A Pulitzer star that was pretty bright from the start

He was probably pushing the envelope even then, the new guy on the reporting staff of The News & Observer. David Zucchino was, after all, fresh from UNC-Chapel Hill in 1973, but he stayed with the shoulder-length hair and the almost-fu-manchu mustache and the corduroy jeans, a skinny tie being almost an afterthought. He was in a very serious place, the loud, smoke-filled newsroom of the State Capital paper, where editors were very short-spoken types, old school most of them, walking through the newsroom with heads bowed.

One even sent out a memo demanding that reporters submit to their editors an “itinerary” of their plans for the day. Zucchino grinned, sat in front of his old manual Royal, and started typing under the heading, “What I will do today — by David Zucchino.” Pretty soon, other reporters crowded behind him. “10:15 — try to get in late without being seen. 10:30, get a Sun Drop. 11:05, start thinking about where to go to lunch. We went to the Mecca yesterday, but it was over $4 and so we might go to Poole’s today. 12:45 — have another Sun Drop.” And so forth.

A righteous editor went ballistic. But a senior editor, wearing a sort of half grin, said, “Look, this guy is the best young reporter we have. In fact, he’s the best young reporter I’ve ever seen. Forget the memo.”

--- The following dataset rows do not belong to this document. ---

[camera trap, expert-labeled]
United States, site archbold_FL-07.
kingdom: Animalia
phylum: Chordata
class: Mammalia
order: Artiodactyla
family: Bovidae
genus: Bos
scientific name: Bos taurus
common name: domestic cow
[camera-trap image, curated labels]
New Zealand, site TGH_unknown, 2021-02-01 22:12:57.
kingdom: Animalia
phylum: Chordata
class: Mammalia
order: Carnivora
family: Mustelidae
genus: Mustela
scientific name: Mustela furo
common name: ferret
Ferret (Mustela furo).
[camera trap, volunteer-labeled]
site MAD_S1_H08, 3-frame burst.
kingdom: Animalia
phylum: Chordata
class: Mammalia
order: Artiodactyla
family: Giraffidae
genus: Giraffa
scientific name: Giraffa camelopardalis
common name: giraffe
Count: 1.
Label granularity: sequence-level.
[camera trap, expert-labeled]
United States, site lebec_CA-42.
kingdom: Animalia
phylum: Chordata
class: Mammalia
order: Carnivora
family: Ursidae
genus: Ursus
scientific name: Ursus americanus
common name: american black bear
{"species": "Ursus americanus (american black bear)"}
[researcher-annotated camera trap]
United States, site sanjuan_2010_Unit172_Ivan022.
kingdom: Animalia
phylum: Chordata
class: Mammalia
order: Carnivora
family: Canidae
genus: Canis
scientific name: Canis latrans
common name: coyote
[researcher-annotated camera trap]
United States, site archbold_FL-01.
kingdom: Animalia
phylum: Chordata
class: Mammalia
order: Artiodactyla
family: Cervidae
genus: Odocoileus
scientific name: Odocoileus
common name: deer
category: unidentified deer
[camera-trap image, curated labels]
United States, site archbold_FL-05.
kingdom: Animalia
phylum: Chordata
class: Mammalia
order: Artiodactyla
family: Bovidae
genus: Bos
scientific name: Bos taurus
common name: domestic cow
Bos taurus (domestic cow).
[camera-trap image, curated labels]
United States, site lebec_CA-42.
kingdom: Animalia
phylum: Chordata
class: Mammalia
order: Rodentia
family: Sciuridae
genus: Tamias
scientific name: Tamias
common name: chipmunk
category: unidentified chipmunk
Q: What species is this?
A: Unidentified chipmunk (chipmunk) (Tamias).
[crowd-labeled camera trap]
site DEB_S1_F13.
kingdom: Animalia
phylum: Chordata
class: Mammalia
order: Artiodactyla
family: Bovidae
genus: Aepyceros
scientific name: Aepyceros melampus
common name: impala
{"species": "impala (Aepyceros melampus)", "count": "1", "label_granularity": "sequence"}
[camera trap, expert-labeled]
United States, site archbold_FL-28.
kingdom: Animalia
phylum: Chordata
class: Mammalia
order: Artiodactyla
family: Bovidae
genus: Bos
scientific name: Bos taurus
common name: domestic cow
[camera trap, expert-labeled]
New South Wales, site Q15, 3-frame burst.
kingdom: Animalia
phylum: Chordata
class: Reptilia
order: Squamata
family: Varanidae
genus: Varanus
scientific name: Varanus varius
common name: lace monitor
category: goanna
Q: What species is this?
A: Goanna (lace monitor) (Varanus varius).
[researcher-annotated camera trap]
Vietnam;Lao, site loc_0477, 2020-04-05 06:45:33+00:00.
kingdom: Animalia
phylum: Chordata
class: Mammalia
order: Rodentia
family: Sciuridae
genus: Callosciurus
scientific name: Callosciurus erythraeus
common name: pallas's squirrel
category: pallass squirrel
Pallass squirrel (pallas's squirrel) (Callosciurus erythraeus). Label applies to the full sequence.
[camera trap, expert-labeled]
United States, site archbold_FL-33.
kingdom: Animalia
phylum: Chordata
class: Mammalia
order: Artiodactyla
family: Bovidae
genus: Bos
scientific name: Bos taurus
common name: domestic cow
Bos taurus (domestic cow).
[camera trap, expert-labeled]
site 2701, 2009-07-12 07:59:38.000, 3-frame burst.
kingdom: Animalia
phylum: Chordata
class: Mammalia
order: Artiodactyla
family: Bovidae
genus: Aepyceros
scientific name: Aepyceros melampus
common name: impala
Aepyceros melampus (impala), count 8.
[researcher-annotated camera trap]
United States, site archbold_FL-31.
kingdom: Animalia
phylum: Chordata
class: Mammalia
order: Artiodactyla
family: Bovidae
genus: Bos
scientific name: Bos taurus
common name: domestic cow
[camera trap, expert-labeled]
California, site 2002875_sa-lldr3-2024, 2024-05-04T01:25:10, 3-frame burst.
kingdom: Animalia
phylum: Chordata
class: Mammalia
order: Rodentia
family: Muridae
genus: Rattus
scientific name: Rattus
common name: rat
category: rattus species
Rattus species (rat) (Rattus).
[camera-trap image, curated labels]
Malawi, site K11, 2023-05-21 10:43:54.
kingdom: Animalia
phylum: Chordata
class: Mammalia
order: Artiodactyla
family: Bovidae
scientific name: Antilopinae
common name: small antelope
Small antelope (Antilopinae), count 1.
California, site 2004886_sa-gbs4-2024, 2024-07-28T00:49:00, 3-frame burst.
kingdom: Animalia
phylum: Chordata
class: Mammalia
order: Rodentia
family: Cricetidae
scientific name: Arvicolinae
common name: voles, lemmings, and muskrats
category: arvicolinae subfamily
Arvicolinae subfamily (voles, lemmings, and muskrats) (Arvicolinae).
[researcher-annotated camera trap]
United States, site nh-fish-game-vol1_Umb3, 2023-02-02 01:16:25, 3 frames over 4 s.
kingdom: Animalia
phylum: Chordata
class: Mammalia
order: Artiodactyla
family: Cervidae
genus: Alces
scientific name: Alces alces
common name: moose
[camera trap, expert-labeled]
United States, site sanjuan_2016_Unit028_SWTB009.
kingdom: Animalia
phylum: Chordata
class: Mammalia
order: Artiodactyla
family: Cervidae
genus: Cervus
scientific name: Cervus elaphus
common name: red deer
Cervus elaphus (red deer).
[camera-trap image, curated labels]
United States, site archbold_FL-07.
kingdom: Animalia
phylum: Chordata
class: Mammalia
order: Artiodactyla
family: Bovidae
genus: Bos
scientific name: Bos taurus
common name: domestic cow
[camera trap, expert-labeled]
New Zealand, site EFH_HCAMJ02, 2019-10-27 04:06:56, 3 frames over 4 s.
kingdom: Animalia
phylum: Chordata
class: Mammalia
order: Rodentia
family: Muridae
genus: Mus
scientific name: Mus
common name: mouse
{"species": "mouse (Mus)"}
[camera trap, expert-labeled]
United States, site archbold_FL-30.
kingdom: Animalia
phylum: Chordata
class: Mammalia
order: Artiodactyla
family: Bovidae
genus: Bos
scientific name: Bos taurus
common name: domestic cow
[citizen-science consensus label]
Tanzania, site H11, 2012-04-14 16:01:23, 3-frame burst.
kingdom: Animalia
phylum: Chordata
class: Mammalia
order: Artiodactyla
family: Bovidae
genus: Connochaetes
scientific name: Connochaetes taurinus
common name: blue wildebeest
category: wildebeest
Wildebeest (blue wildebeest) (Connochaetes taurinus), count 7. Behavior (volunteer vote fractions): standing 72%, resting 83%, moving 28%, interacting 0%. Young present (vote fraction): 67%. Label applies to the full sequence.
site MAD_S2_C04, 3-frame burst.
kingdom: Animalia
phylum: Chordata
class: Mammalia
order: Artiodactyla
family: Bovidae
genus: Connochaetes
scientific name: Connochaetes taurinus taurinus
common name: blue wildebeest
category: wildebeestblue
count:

And there it was. David Zucchino, a North Carolinian who just last week picked up his second Pulitzer Prize for a masterpiece of nonfiction, “Wilmington’s Lie,” got where he is, at the top of the profession, on talent and more often than not, on sheer bravery in reporting from some very violent places. His Pulitzer — he also won years ago for reporting from South Africa — tells the story amazingly unknown by many of a coup against African American leaders in Wilmington in 1898. Zucchino celebrated the prize by mowing his daughter’s lawn after he got back from Afghanistan as a contract reporter for The New York Times. He’s previously served newspapers in Philadelphia and Los Angeles from foreign bureaus.

Before all that, in his student years at Chapel Hill and during five years at The News & Observer, he lived with friends is a place near Chapel Hill they called Spudtown, where they played a game called Cosmic Croquet. Today, Zucchino and his wife, Kacey Zucchino, still live near Chapel Hill, and have raised three daughters. The long hair is gone, and not with a trim but with follicle evolution, and the mustache is white.

And though his highfalutin’ positions at the nation’s biggest newspapers would admit him to the literary salons of New York, Zook, as he’s known by friends, prefers Raleigh’s Players Retreat, his long-time hangout, and stays close with his N&O friends of long ago and the now-elderly gentlemen of Spudtown. At their retirement parties, birthdays, reunions, there will be Zook, in the middle of it all, trying to film things on his phone.

What he won’t be doing is talking shop. Though he’s been in some very dangerous places surrounded by hostile, armed people with powerful weapons, all he’s said to me in response to “Why do you do this?” is simply to say, “I don’t know. I love it.” Other reporters, in fact, have noted that Zucchino will go places others don’t want to go.

And he won’t brag. One evening, swapping tales after he’d had a successful book event at Raleigh’s Quail Ridge Books, I asked him in the midst of a small group who was the most impressive, the greatest person he’d ever met in his career. Quietly, very quietly, he said, “Nelson Mandela.” I decided to hold off on my story about meeting Barbara Mandrell.

It is that self-deprecating manner that sets him apart from other big name reporters — or as some prefer, correspondents. And perhaps that’s the key to success as well. While others meet the prestigious editors and the glamorous public figures, Zook is boarding another plane for Kabul.

Jim Jenkins retired in 2018 after 31 years as an editor, editorial writer and columnist for The News & Observer.